I wanted to buy tickets leaving Madrid to Seville on www.supersaver.es.  I cannot read Spanish.  Is the price they show in Euros?  Is it all inclusive of fees when they show the total price?  Is there a way to click on something to change the language to English?  Thank you for your help.


----------



## ausman (Mar 25, 2009)

Opera has a built in translation facility for a few European languages. I used it for your page and this resulted in http://babelfish.yahoo.com/translat...ww.supersaver.es/&lp=es_en&btnTrUrl=Translate

see what that looks like.

Added: Not good in Firefox, somewhat better in IE8, good in Opera. However it looks like some Yahoo tool is used so you may want to look there.


----------



## Catira (Mar 26, 2009)

not sure if this helps much. I assume the symbol at the end is in euros. have never traveled to europe so not sure. But it does state: _Gastos de emisión 14€ no incluidos_.. which means that ticketing fee is not included.


----------



## travelplanner70 (Mar 26, 2009)

Thank you so much.  That is what I needed to know.  So there is a ticketing fee that is not included.


----------



## travelplanner70 (Mar 26, 2009)

Basham -
When I get a chance, I'll try your link.  The translation info might also help for other things as well.  Thanks for looking into it for me.


----------



## ausman (Mar 26, 2009)

Here is the babelfish link so as to translate a web page, may be useful for you.

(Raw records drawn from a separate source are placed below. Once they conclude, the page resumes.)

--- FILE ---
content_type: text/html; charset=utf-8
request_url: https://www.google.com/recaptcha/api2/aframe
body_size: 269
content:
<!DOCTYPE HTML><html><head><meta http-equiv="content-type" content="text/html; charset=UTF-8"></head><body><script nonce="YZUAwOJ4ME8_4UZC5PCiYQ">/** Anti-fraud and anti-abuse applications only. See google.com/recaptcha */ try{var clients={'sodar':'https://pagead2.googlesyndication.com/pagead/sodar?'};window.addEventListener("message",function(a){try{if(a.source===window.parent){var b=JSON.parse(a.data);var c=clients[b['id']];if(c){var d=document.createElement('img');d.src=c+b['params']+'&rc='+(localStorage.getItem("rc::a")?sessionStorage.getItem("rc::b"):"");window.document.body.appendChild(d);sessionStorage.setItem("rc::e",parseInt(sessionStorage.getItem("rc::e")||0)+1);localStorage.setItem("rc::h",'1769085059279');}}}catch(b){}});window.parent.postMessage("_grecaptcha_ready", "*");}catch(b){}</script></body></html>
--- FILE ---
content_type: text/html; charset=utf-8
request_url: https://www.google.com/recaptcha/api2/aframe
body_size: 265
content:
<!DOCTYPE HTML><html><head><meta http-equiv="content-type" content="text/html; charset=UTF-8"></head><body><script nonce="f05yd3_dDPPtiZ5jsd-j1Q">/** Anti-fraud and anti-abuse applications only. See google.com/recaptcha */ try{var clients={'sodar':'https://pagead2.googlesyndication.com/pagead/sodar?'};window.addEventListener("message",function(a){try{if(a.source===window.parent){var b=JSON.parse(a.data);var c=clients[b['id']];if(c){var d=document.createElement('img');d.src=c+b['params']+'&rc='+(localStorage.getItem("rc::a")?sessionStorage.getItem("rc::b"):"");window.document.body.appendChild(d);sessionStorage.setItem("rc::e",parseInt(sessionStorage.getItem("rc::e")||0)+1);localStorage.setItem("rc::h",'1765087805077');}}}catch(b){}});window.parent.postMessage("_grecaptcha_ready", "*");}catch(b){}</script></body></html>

http://babelfish.yahoo.com/


----------



## AwayWeGo (Mar 26, 2009)

*The 1 Spanish Phrase I Know How To Translate.*

_La Quinta_ = Next To Denny's. 

-- Alan Cole, McLean (Fairfax County), Virginia, USA.​


----------



## travelplanner70 (Mar 28, 2009)

I cannot seem to be able to open up www.babelfish.yahoo.com.  Could I be doing something wrong? Thanks for your help.


----------



## silvib (Mar 28, 2009)

It appears the total price is what they show - the symbol shown is the Euro.  At the top of the page, you'll see in small print they make mention of an additional 14,00 euro fee which is basically a handling charge.  I punched in a date to get an example of their prices and they offer a selection - different airlines and presumably different classes of seating.


----------



## ausman (Mar 28, 2009)

jo-jo said:


> I cannot seem to be able to open up www.babelfish.yahoo.com.  Could I be doing something wrong? Thanks for your help.



jo-jo,

Just click on the link I provided above and you should get there, no need to retype anything.

Or here it is again: http://babelfish.yahoo.com/


----------



## travelplanner70 (Mar 30, 2009)

Thanks.  That worked.


----------